**次の課題:**
1) 提示文のうち「色は自由ですが、」で始まる段落を、主な事実を残したまま箇条書きで簡潔にまとめてください。
2) クリッピングを扱った提示文を、最後の文の後から書き継いでください。

**提示文:**
════════
クリッピングという言葉を聞いたことがあると思います。
クリッピングは現在のデジタルイラストの中心的な彩色方法で、この彩色方法を覚えるとデジタルイラストの半分はマスターしたようなものです。

クリッピングは、重なるレイヤーの一番下に選択範囲レイヤーに相当する下地を作り、その上に重ねてクリッピングしたレイヤーは色のはみ出しを気にせずよく、乱暴に塗ってもその下地の塗られた範囲しか表示されないという機能です。

 

下地で塗られている範囲しか表示されないので、はみ出しを気にして丹念に色を重ねる必要がありません。

以前は選択範囲というものを作成してこのような色塗りをしていましたが、手描きではみ出さずに塗る事に取り組んだことがある方は、なんと便利な機能だろうと思うでしょう。

クリッピングの仕組み

クリッピングは土台となる下地のレイヤーをまず作成します。

色は自由ですが、その部分の色の基本的な色か、白地のベタ塗りがいいでしょう。白をはっきりさせる為に下に緑のベタ塗りレイヤーを置いています。このベタ塗りレイヤーはカラー彩色の際よく作成します。このレイヤーのおかげで塗り残し部分やはみ出た部分がわかります。
クリッピング1

クリッピング2

水彩などで下地を作ってもいいのですが、下地に濃淡が出来てしまうので、上に重ねるレイヤーの色が不鮮明になる可能性があります。ベタで下地を塗り、水彩の濃淡はその上のレイヤーの塗りで水彩などのタッチを出していく方がいいかと思います。

 

クリッピングは下地のレイヤーが出来たら、そのすぐ上に新規レイヤーを作成し、クリッピングのボタンでクリッピングさせます。クリッピングはレイヤーの順番が大事なので、必ず真上にレイヤーを追加して下さい。
クリッピングされると、はみ出ている色は透明になり、レイヤーボックスでそのレイヤーにはピンクの印が付きます。まずクリッピングボタンを押しておいて塗る作業をした方がいいでしょう。

クリッピング3

クリッピング4
クリッピングは、クリッピングしたレイヤーの上にさらにレイヤーを重ねてクリッピングすることが出来ます。

 

クリッピング5
下地が数枚下になっても、重なっているレイヤーが全てクリッピングされていれば、一番下の下地のレイヤーに塗られている範囲だけ色が塗られて表示されます。
はみ出ている部分はクリッピングされているので表示されません。透明になります。

現代のデジタルイラストでは、絵を描くパーツに分解し、下地のレイヤーを作り、それぞれのパーツをクリッピングで塗っていき、一枚の絵を完成させていきます。
════════
**表示情報:**
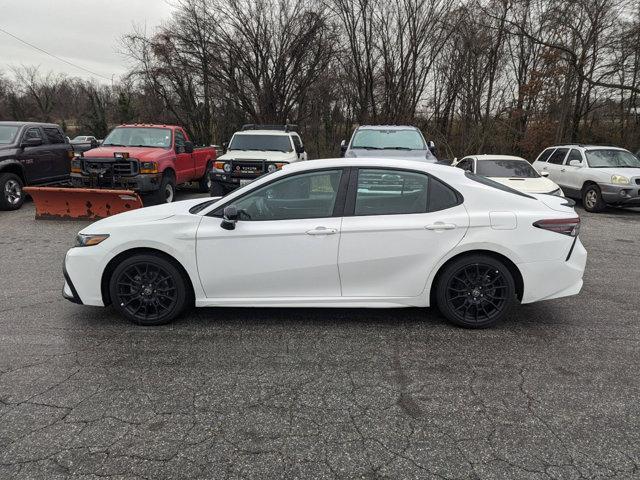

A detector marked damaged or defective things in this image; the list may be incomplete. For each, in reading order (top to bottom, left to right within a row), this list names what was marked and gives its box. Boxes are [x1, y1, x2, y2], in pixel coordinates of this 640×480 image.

cracked asphalt [1, 193, 640, 478]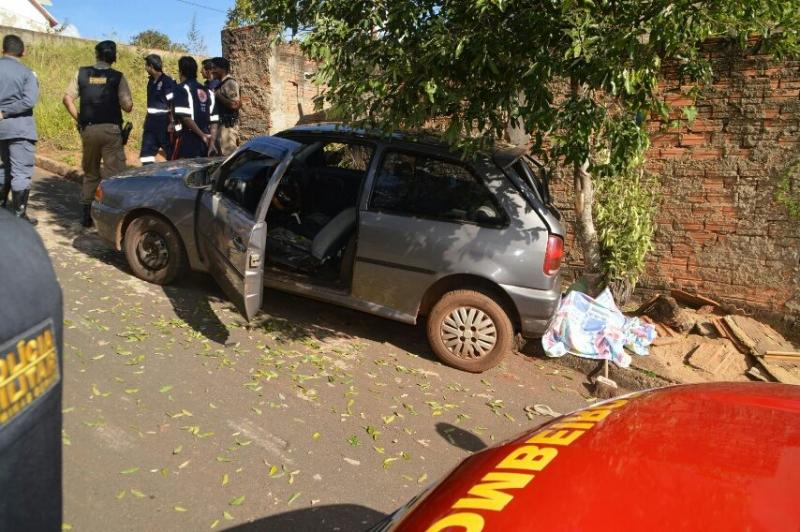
════════
**解答:**
1)
- 下地の色は自由だが、その部分の基本色か白のベタ塗りがよい。
- 白を見やすくするため、下に緑のベタ塗りレイヤーを置いている。
- このベタ塗りレイヤーはカラー彩色の際によく作成する。
- このレイヤーにより、塗り残しやはみ出した部分がわかる。

2)
クリッピング11

また、水彩で塗った場合に、水彩の色が重なった部分が透けてムラのように見えるのですが、この透けて見えるのを避ける場合も、クリッピングで下地をベタで作り、上のレイヤーに水彩で塗ってクリッピングすれば、白の下地の下に塗られた水彩の部分は隠されていますから表示されず、綺麗に水彩の色が塗り重なって表示されます。

クリッピング6

クリッピング7

透明ピクセルのロック

クリッピングと同じような機能で、下地に塗った範囲をはみ出さずに重ねて塗れる機能に透明ピクセルのロックがあります。

透明ピクセルのロックはそのレイヤーのみに有効です。
ロックすると、そのレイヤーの透明部分には色が彩色されません。クリッピングとの違いは、後から色や塗り方を修正できないことです。
描いたら、一回きりなので、描き方は慎重でなければいけません。加筆する場合は、再度塗りつぶして、塗り直す事になります。

ただし、この方法は任意の色にしたいときに、有効になります。例えば、下の色との差が少なく、輪郭がはっきりしないベタを塗りたいとき、いったん濃い色で塗っておき、透明ピクセルのロックをして、ベタで任意の微妙な色のベタ部分を作る事もできます。

クリッピング8

クリッピング9

クリッピング10
クリッピングだと最低レイヤー2枚必要ですが、透明ピクセルのロックは一枚のレイヤーで処理できるので、レイヤーを膨大にしないで済みます。

他の塗り方

他にはみ出しを気にせず塗る塗り方は、選択範囲を用いたものになります。
土台選択範囲レイヤーを作成し、[レイヤー]メニュー→[レイヤーから選択範囲]で、選択範囲を作成して、選択したままの状態で任意のレイヤーに塗ります。
この方法では選択したままレイヤーを追加できるので、レイヤーを重ねていきながら塗ることもできます。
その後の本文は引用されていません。